» Quoted passage:
-*-

Statefarm kaggle comp

Did anyone try retraining several layers of VGG and use it for the StateFarm sample?
I’m getting very low accuracy: loss: 14.5922 - acc: 0.0947 - val_loss: 14.5546 - val_acc: 0.0970
I was wondering if this result was also expected even when retraining several layers.

This is what I did:
Using learning rate 0.01, and working on the sample

  1. Correctly split the dataset (I removed 3 drivers and use them for validation)
  2. Created vgg model, fine-tune last layer, fit model
  3. Retrain Dense layers as the example in lesson2.ipynb, fit model

i was having a similar issues with low accuracy, it may be that your training examples are shuffled a different way form your labels. you have to set shuffle=False when precomputing layers. otherwise each label will not match each training example.

1 Like

This was exactly the same problem I was having. In my case, reducing the learning rate made the model train. See the other thread where I mention this here:

I’ve been having a strange issue trying to reproduce the statefarm.ipynb. I’m getting a strange “MemoryError:” when trying to create convolutional test features. Everything’s working smoothly with training & validation features, but for some reason predict_generator(..) just won’t work on the test_batches.

I’ll put a link to my notebook below, & attach relevant screenshots of it. If I figure it out I’ll edit this post. This is running Keras 1.2.2, Theano 0.9.0, Python2.7

Showing how the notebook was setup at start:

Showing how the convolutional model was instantiated & the train/valid features working properly:

Finally the problem portion: the cryptic MemoryError: when running predict_generator(..) on the test set:

Out of Memory? Doubtful: I get the error even with a batch size of 1. There’s no change in system RAM, but there is a small (< 40%), ~1 second rise in CPU activity. So the computer is trying to set up something but it’s falling apart.

The GPU doesn’t seem to play a part, via watch -n 0.5 nvidia-smi, its RAM isn’t changing, and it’s easy enough to force a GPU out-of-memory error by bumping the batch_size up to 64 or so.

-*-

» Data entries:
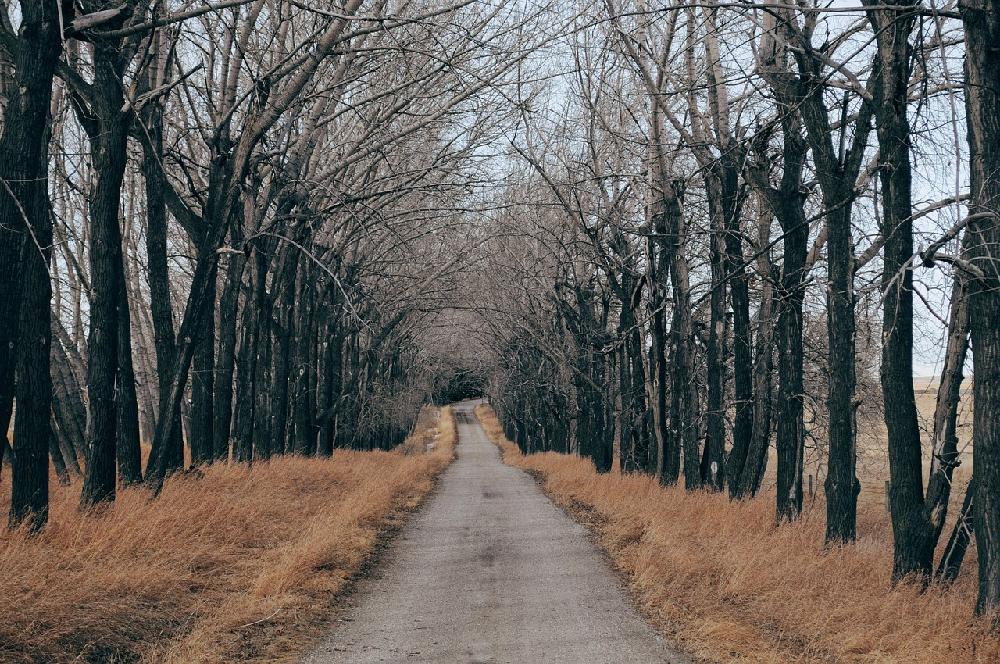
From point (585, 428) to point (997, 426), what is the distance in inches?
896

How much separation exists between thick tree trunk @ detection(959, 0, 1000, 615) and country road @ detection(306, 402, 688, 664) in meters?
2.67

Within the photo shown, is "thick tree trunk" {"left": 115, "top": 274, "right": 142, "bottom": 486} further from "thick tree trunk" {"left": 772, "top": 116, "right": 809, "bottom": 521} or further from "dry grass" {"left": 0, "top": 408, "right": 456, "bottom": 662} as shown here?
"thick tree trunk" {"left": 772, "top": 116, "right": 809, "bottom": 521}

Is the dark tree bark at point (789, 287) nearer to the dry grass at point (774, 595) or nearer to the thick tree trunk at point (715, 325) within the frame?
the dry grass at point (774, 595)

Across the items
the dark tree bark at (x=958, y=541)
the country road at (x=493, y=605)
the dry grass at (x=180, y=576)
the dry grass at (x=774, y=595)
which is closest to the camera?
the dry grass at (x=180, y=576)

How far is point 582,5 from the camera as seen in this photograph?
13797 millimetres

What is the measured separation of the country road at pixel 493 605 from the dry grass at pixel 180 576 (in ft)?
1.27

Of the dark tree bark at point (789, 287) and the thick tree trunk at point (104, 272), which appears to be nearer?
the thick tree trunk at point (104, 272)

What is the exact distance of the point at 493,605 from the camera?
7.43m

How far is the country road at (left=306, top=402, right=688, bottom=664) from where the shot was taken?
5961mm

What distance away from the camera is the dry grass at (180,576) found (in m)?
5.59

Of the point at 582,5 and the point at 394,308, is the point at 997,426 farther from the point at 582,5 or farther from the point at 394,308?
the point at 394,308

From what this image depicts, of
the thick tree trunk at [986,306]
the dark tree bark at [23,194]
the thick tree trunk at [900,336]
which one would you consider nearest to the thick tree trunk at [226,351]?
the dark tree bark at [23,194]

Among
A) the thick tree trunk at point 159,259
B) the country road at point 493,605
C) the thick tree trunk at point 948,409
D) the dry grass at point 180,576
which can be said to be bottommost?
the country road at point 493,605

-*-

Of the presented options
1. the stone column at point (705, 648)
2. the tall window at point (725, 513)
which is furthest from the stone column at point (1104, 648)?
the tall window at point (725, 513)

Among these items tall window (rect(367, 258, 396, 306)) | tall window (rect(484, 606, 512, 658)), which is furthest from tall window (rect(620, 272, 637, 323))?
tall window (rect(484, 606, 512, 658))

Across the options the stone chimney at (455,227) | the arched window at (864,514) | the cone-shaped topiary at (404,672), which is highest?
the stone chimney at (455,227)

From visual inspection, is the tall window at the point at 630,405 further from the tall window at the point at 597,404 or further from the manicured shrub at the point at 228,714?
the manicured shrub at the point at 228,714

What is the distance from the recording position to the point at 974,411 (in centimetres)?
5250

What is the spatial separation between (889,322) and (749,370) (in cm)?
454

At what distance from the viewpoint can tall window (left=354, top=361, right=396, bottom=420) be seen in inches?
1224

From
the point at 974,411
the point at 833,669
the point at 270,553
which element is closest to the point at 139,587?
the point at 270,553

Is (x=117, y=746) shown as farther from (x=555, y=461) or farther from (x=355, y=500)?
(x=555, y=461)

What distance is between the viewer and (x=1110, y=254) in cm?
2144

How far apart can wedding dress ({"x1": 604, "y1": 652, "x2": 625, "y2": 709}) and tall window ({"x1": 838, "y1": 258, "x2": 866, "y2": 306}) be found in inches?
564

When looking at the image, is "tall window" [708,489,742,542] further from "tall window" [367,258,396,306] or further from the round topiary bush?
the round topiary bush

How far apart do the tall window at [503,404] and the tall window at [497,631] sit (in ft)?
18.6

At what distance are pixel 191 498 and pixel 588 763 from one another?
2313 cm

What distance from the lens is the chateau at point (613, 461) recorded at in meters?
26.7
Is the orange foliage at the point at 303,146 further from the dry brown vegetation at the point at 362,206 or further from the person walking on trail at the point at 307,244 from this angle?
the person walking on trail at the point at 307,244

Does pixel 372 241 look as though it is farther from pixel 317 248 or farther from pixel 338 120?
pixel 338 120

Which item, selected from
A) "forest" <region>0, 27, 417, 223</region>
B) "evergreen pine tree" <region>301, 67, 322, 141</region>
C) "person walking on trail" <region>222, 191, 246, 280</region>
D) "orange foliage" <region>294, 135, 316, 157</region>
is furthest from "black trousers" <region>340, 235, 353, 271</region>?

-*-

» Your tasks:
1: Answer these about the forum thread on the StateFarm Kaggle competition:
(a) How many drivers did the first poster remove from the sample to use for validation?
(b) What setting does one reply say must be used when precomputing layers?
(c) Which Keras version is the notebook with the MemoryError running?
2: Carry on the forum thread about the StateFarm Kaggle competition from its last sentence.

» Answer set:
1:
(a) Three.
(b) shuffle=False.
(c) Keras 1.2.2.

2:
I tried setting class_mode='categorical' just to see, & no change. It looks like @Idano’s github gist was using class_mode='binary'. I tried that too with no change.

So the question then is what’s so special about the training set that it’s causing problems? It’s path is (path)/test/unknown/<~79k imgs>

I’m going to go over a few successful classmates’ notebooks & see if things work. I’m hoping the ghost of Bill Gates isn’t haunting me on Linux, but we’ll see.

Link to my (current) notebook on github:

Update: ran @idano’s code on getting convolutional test features from predict_generator. Same error. I’m wondering if there’s an issue with directory structure… but previous class examples had the test data in ../test/unknown/<imgs> as well…

Okay, the traceback’s pointing to .pyc files… these are compiled python files yeah? Maybe something got put together wrong. That’s my Linux machine, I’ll see if predict_generator will work on test_batches on my Mac.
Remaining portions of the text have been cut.